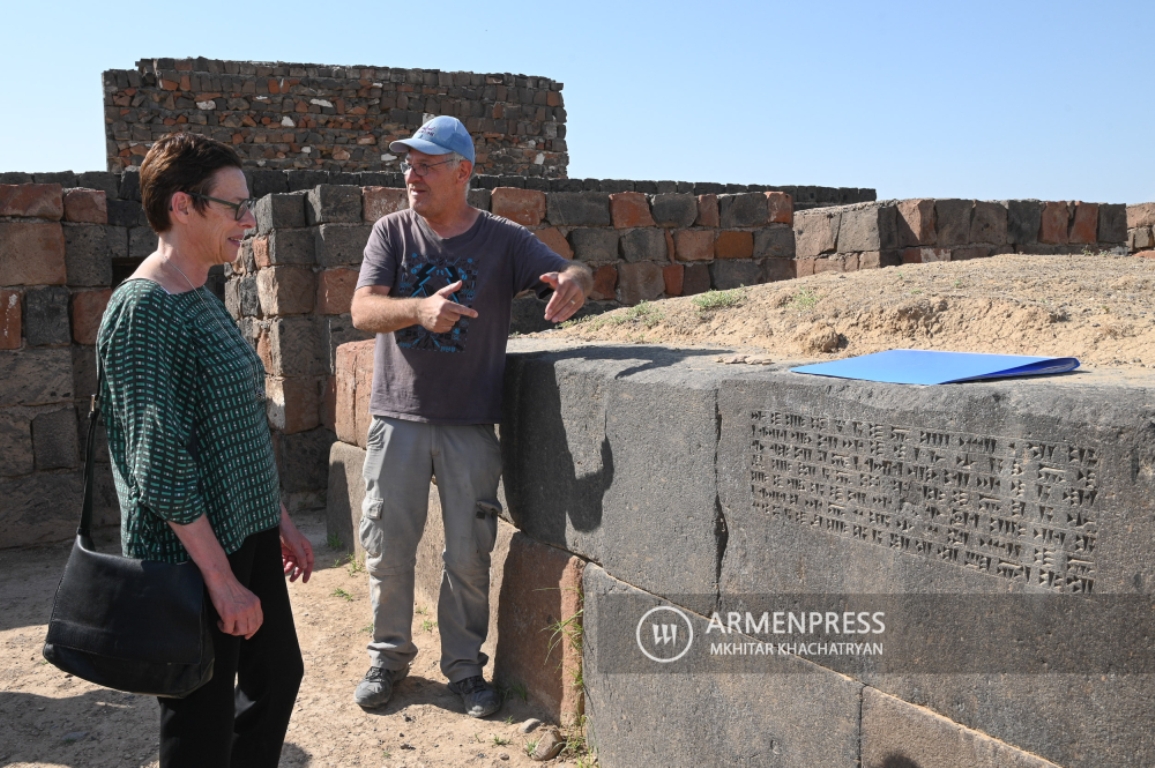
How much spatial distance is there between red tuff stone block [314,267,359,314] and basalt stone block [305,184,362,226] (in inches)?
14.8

---

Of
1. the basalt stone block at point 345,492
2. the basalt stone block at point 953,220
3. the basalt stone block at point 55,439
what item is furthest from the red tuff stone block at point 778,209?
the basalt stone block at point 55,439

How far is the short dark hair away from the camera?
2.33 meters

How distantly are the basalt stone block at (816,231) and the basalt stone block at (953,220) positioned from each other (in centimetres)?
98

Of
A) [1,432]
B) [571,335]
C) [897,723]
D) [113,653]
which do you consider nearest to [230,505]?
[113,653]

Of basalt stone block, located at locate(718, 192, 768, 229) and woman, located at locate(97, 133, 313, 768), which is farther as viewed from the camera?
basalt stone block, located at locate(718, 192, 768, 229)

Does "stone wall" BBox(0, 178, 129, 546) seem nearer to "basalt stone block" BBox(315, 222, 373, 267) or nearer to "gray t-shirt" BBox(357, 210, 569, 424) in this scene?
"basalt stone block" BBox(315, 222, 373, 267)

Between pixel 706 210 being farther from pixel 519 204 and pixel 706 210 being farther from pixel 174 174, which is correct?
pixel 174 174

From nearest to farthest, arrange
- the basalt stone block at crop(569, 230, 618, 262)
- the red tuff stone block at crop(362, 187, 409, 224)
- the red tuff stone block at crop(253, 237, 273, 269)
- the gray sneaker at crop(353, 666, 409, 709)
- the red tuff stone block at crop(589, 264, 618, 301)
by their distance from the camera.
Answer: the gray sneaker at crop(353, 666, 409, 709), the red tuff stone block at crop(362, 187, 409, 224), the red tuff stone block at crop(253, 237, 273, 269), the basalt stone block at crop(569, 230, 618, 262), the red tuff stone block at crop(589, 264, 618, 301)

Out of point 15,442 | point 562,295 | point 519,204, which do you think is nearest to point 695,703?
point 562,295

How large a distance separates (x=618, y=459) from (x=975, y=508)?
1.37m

__To be done__
Reproduce the lines of the entries verbatim, starting at the line that contains "From nearest to farthest, arrange" and stopping after the line that contains "by their distance from the camera.".

__Reply to the exercise__
From nearest to farthest, arrange
- the basalt stone block at crop(569, 230, 618, 262)
- the red tuff stone block at crop(362, 187, 409, 224)
- the red tuff stone block at crop(253, 237, 273, 269)
- the gray sneaker at crop(353, 666, 409, 709)
- the red tuff stone block at crop(589, 264, 618, 301)
by their distance from the camera.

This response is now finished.